The Government’s announcement comes in their response to an earlier report by the Petitions and Women and Equalities Committees, High heels and workplace dress codes.
The report called for the Government to take urgent action to improve the effectiveness of the Equality Act in preventing discriminatory practices relating to dress at work. In particular, the Committees urged more guidance on dress codes to improve employers’ understanding of the law and workers’ rights, targeted at employers, workers and students.
The guidance will be produced during this summer and the Government will explore other options for raising further awareness of the law on dress codes. The Equality and Human Rights Commission has already run a social media campaign aimed at young women to promote awareness of the law. The Government rejected calls for further legislation on the issue of dress codes, arguing that existing legislation was “adequate”.
Helen Jones MP, Chair of the Petitions Committee, said: “This petition, and our inquiry, have already done a great deal to improve public awareness of the law. It is nevertheless very welcome that the Government has accepted our recommendation that it should be doing much more to improve understanding among employers and employees alike, to prevent discriminatory practices in the workplace. I very much hope that the next Government will honour the commitments made in the response to our report.”
Maria Miller MP, Chair of the Women and Equalities Committee, said: “Equality legislation is not sufficient to achieve equality in practice. This petition, and the Committees’ inquiry, have reinforced the need for effective enforcement of legislation and for employers and employees to be aware of their obligations and rights. We welcome the commitments made by the Government to increasing awareness of those rights, and hope that the next Government will monitor how this changes women’s experiences of the workplace.”
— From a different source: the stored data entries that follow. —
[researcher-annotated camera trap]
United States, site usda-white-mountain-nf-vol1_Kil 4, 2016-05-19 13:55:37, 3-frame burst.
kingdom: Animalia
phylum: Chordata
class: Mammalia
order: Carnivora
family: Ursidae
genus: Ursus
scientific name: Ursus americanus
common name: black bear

TUC General Secretary Frances O’Grady welcomed the announcement, saying: “This is a welcome step towards getting rid of sexist dress codes in the workplace. But the new guidance won’t be enough if working people can’t afford to take sexist bosses to a tribunal.
“The government should scrap employment tribunal fees so it no longer costs hundreds of pounds to access justice. This would mean workers can afford to put a stop to sexist dress codes in practice, as well as in legislation.”